TEXTAUSZUG =>
# 2 Monitore | 4K und Full HD



## FlippY79 (8. August 2015)

Hallo zusammen!

Besitze einen  Asus PB287Q (28 Zoll) 4K Monitor Auflösung: 3840x2160 [Hauptbildschirm]



			Dieser Inhalt steht nur eingeloggten Mitgliedern zur Verfügung.
        


und einen
Samsung SyncMaster SA550 (27 Zoll) Auflösung: 1920x1080 [2ter Monitor]



			Dieser Inhalt steht nur eingeloggten Mitgliedern zur Verfügung.
        



Grafikkarte:                                     EVGA GeForce GTX Titan X SuperClocked

Der Asus ganz klar über DP 1.2 und der Samsung läuft über HDMI. Es läuft eigentlich alles einwandfrei, nur die Auflösung vom Samsung scheint nicht korrekt zu sein, obwohl es in den Anzeigestellungen richtig dran steht.
Die Verknüpfungen von Programmen sind auf dem Samsung riessig, na ja, zumindest doppelt so gross.

Aufgefallen ist mir das bei einem Bildschirmhintergrund mit der Auflösung 3840×1080. Das Bild streckte sich über beide Bildschirme.

Hatte vor dem 4K Monitor den Samsung als Haupt- und 2 19 Zoller als Nebenbildschirm. Da hatte ebenfalls jeder Bildschirm seine eigene Auflösung und der Hitnergrund wurde nicht auf alle 3 gestreckt sonder auf die einzelnen Monitore.
Ich hoffe Ihr wisst was ich meine. 




			Dieser Inhalt steht nur eingeloggten Mitgliedern zur Verfügung.
        



Hmm, der Screenshot zeigt die Verknüpfungen gleich gross an aber der Samsung ist ja fasst genau so gross wieder Asus. 1 Zoll^^ Deswegen müsst Ihr Euch die rechte Seite doppelt so gross vorstellen.

Hat jemand ne Idee, woran das liegen könnte ??

MfG Stefan


----------



## S754 (8. August 2015)

Keine Ahnung was du meinst, ich hab auch einen 4k Moni + Zweitbildschirm und bei mir passt alles. Gibt halt Probleme mit manchen Programmen, die sind dann unscharf auf dem Zweitbildschirm. Da kann man nichts machen.


----------



## FlippY79 (8. August 2015)

Kann man das nicht so einstellen, dass das Wallpaper mit 3840×1080 nur auf den Hauptbildschirm angezeigt wird und auf den 2ten ebenfalls extra?

AUFGABEN =>
• a. Erläutern Sie in ein bis drei Sätzen anhand der Forendiskussion über zwei Monitore, weshalb die Leser sich die rechte Seite des Screenshots doppelt so groß vorstellen sollen.
• b. Führen Sie die Forendiskussion über zwei Monitore im Anschluss an den letzten Beitrag fort.
Die Datensätze haben mit der obigen Forendiskussion nichts zu tun.

(Datensätze zu räumlichen Beziehungen)
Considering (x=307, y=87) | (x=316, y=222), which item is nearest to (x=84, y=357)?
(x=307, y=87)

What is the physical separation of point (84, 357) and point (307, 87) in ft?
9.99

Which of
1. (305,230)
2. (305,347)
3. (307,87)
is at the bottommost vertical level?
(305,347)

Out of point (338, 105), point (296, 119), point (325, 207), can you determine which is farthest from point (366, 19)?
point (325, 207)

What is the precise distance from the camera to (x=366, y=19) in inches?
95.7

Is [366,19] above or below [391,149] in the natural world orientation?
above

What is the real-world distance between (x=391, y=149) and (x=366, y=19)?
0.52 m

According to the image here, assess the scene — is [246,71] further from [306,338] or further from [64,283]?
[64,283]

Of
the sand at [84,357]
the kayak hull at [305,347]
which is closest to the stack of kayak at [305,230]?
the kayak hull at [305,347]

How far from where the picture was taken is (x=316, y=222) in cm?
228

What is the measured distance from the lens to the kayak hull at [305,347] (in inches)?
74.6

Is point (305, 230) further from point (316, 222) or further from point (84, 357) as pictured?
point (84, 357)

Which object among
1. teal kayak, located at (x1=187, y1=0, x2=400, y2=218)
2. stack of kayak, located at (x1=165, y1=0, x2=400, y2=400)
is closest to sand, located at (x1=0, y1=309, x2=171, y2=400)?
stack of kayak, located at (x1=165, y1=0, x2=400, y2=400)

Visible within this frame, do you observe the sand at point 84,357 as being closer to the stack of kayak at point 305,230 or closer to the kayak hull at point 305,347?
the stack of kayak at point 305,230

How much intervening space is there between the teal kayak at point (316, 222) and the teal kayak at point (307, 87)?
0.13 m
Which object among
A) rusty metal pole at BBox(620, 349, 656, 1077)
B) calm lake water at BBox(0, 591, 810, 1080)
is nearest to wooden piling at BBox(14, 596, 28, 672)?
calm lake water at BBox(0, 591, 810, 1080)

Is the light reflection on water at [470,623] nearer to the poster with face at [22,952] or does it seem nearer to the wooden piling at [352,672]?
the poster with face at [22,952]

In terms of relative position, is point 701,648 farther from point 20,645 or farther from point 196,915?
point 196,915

LÖSUNGEN =>
• a. Der Screenshot zeigt die Verknüpfungen auf beiden Seiten gleich groß an. Der Samsung ist mit 27 Zoll jedoch fast genauso groß wie der Asus mit 28 Zoll. Deshalb soll man sich die rechte Seite doppelt so groß vorstellen, um zu sehen, wie die Verknüpfungen tatsächlich wirken.

• b.
Es hat ja bei 3 Monitoren auch geklappt. Wenn ich den Samsung alleine anschliesse mit 1920x1080 sind die Verknüpfungen ja auch nicht so gross. Und jetzt auf einmal, als 2. Bildschirm mit 1920x1080 sind sie Riessig.

I-was passt doch da nicht


----------



## S754 (8. August 2015)

Windows kann das nicht.


----------



## FlippY79 (8. August 2015)

Ähm doch, hat doch vorher auch funktioniert 

Also nochmal...

Wenn ich den Samsung als Hauptbildschirm betreibe und 1920x1080 einstelle, dann sind die Verknüpfungen klein. Wenn er aber als 2. Monitor dient und der Asus mit 3840x2160 als Hauptmonitor, DANN sind die Verknüpfungen gross, OBWOHL die Einstellung von 1920x1080 eingestellt ist.

Irgend wie übernimmt der 2te Bildschirm (Samsung) die Auflösung von 3840x2160, obwohl ja in den Anzeigestellungen 1920x1080 steht. Deswegen die grossen Verknüpfungssymbole.


----------



## S754 (8. August 2015)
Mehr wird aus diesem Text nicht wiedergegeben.